To See and Be Seen
- Author: T. J. Thomson
- Language: English
- Genre: Non-fiction
- Publisher: Rowman & Littlefield
- Publication date: 2019

= To See and Be Seen =

Book written by T. J. Thomson

To See and Be Seen: The Environments, Interactions and Identities Behind News Images is a non-fiction book written by T. J. Thomson and published in 2019 by Rowman & Littlefield. It is the winner of the National Communication Association’s 2020 Diane S. Hope Book of the Year award. NCA reviewers called the book “a signature achievement in understanding the process of media production and the ethics of photojournalism.”

The work unpacks the environmental, social, cultural, and psychological aspects that shape news images and explores through ethnographic methods how visual journalists work in the field and how those visually featured in the news react to the depictions made of them.

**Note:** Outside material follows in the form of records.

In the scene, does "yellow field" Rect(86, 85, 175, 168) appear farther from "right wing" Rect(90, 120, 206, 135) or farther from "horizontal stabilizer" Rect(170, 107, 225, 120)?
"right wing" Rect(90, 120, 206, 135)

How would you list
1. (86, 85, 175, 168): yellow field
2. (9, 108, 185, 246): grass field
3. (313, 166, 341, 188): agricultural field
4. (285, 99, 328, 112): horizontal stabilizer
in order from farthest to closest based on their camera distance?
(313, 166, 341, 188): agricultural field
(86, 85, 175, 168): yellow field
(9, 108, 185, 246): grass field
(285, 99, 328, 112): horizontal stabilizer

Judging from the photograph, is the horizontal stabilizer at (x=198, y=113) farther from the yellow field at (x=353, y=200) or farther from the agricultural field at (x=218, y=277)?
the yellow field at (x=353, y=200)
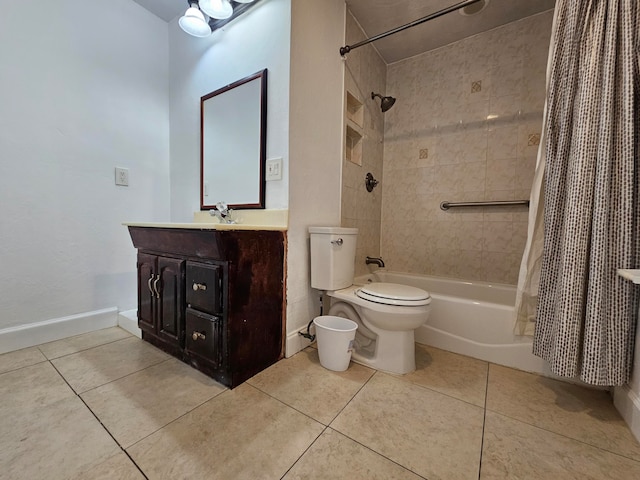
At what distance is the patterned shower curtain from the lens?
957mm

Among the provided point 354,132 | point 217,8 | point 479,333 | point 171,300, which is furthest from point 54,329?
point 479,333

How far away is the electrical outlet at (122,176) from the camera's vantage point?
6.08 feet

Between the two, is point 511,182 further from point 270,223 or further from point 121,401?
point 121,401

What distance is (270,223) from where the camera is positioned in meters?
1.46

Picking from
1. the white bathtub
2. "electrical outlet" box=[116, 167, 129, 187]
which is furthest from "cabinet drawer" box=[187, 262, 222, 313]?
the white bathtub

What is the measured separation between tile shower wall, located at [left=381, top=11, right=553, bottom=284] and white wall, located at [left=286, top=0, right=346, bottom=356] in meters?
0.86

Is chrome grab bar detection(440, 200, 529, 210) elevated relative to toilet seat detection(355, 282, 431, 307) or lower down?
elevated

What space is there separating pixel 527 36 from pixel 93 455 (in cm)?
326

Writing in the Newspaper Research Journal, Dr. Matthew Haught, assistant chair and associate professor at the University of Memphis, said the book “offers much-needed context to everyday journalism” and characterized the work as sitting between Ken Kobré’s practitioner-focused “Photojournalism: The Professionals’ Approach” and Susan Sontag’s philosophical “On Photography” book. Haught continues: Thomson’s readers won’t learn how to adjust the ISO, but they will learn about what might be going through the heads of those whose images they are capturing. Readers won’t learn how to control white balance on video, but they will learn about what audiences find credible about the visuals they see in the media. Thomson’s book comes at a time when those who teach journalism need to focus deeply on ethics and regaining public confidence, to be both sources and consumers, as they do on the technical proficiencies of the field.The book was also reviewed in the International Journal of Press/Politics by Katharina Lobinger, vice-dean for the Faculty of Communication, Culture and Society at the Università della Svizzera Italiana. Lobinger noted that Thomson's book addressed a "serious research gap" and said his focus on both photographers and on those photographed was "unique" and "very timely in its focus."

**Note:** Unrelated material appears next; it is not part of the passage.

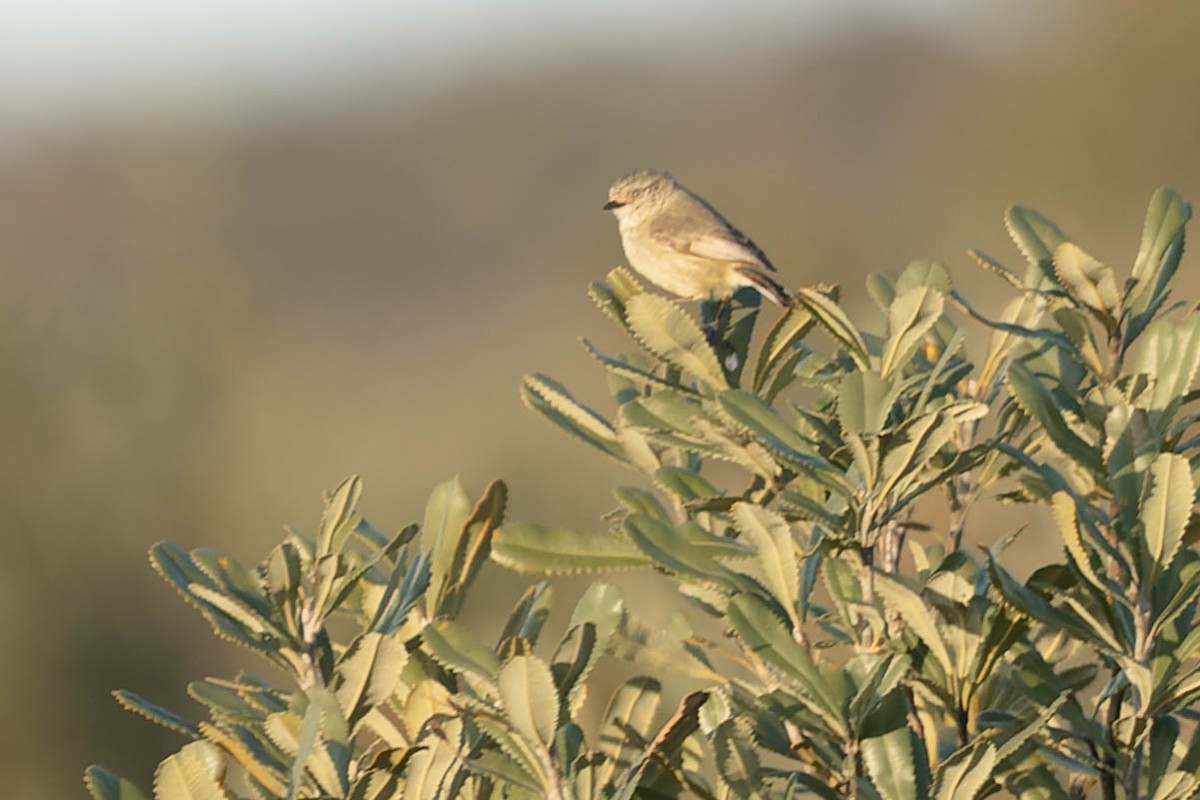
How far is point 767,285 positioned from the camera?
466 cm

A major theme in the book is how the production of news visuals can impact overall trust in media. The American Press Institute interviewed Thomson about this in 2020 in order to better understand how journalists and news organizations can build trust through more context and transparency around images and better journalist-subjects interactions. Thomson noted that issues of consent, permission, and privacy are often intertwined with people’s reactions to news visuals and offered several recommendations for journalists on how to improve their interactions with those they cover.

Thomson was also interviewed in 2020 by the American Society of Media Photographers about his inspiration for the book. In the interview, he stated, “Two-dimensional representations can be the thinnest slices of reality and what they represent is almost always only a fraction of the overall scene. So often we use these little two dimensional slices of reality to understand the world but fail to understand the broader context in which they were produced. My research seeks to change this and to consider how visual journalism is produced – by whom, in what environments, through which processes, and with what results.”